What was once an ice cream that was available in a 60-year old dairy in a town near New York has become a product that is being exported from the USA to 14 different nations all over the world. Mercer’s ice cream was once restricted to Boonville, a town in central New York with a population of about 4500 persons. Today, its wine-infused ice cream is being sold in China, the Netherlands, Seychelles, Trinidad and Tobago, and even Indonesia.
Conceived as a hybrid product by the attendees of a 2005 New York Farm Day event sponsored by Clinton, the makers paid attention to Hillary Clinton’s suggestion that the wine-ice cream hybrid had commercial potential. Today, exports contribute a quarter of the dairy’s $1 million sales as the once-local product popular in a 100-mile radius grew into a global brand. This small firm serving four different continents has become the focus of attention of economic development officials in the state and all over the country.
Another success story is Frigid Fluid Co., which recently began exporting its funeral products to 16 different nations after catering to Chicago area for the past 122 years. The outward expansion helped the firm prosper even as more and more Americans opt for cremation. Experts of the Commerce Department in 80 different countries helped the firm plan trips, attend meetings, and seal deals. Today, exports constitute 34 percent of the annual $4 million sales of the firm.
The idea of generating employment, export earnings, and brand goodwill through foreign sales by small companies has all the trappings of the ubiquitous American dream come true. The dream is backed by hard data too. Exports by businesses employing less than 500 employees accounted for 29.2 percent of total US exports in 2005. In 2012, this figure rose to 32.9 percent. President OBama’s 2010 State of the Union address emphasized on doubling exports in five years and led to the creation of the National Export Initiative, which focused primarily on boosting exports by small businesses.
Despite the heartening story of this small dairy, it is evident a lot more needs to be done. As compared to exports by companies, the US lags significantly behind other developed nations. Less than 1 percent of the 30 million companies in the USA ship their products beyond its borders. Of this small number, 58 percent companies export products to just one country.
Data from Commerce Department’s International Trade Administration indicates that US exports, which rose for the fourth consecutive year to a record $2.28 trillion, contributes 13.5 percent of the country’s GDP and supports 11.3 million jobs.
Small businesses will play a big role in getting the US economy back on track with an OECD report predicting middle class demand all over the globe will rise to $56 trillion by 2030, more than 250% increase over $21 trillion demand in 2010. Experts suggest small firms will have to overcome their skepticism and antipathy to the global market and focus on international competition.

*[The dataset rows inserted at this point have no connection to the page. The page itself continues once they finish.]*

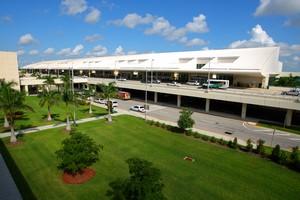 Autonoleggio Fort Myers Aeroporto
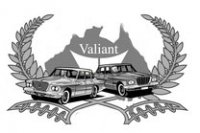 The R & S Series Valiant Car Club of Australia (Inc)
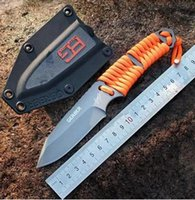 Wholesale The field of self defense knife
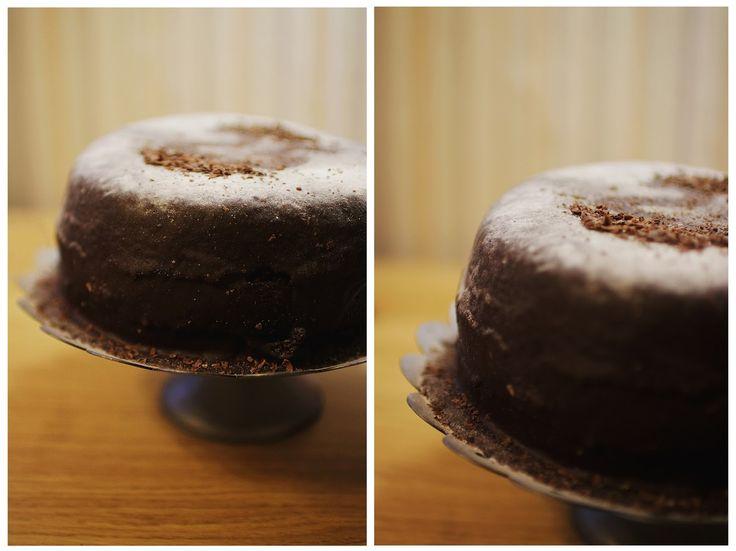 Chocolate cake with caramel and ganache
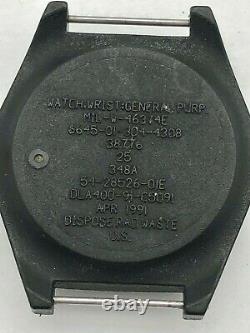 Rare Apr 1991 Watch H3 US Army Military Pilot Air Force AF MIL-W-46374E RUNS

Small business are warned against three major obstacles—fear, financing, and lack of faith.
Credit insurers underwrite payments and step forward in event of payment default by the foreign customer. Economists associated with such companies are of the opinion that US firms often underestimate the potential of doing business in Asia or Latin America. This helps minimize risk in a situation where even a single payment default can threaten the solvency of the small business.
However, there are critics who opine that Obama’s focus on small firms is impractical considering the fact that the export market is dominated by giant corporate. They feel small businesses cannot contribute significantly to the President’s 2015 export target of $3.1 trillion.
Economists critical of the policy argue that only the most efficient firms can compete globally and such firms, by virtue of their efficiency and productivity, quickly grow into big firms.
The pioneer of wine-infused ice cream shrugs of all criticism and doubts and believes that small business can excel at exports provided they are ready to work hard for it.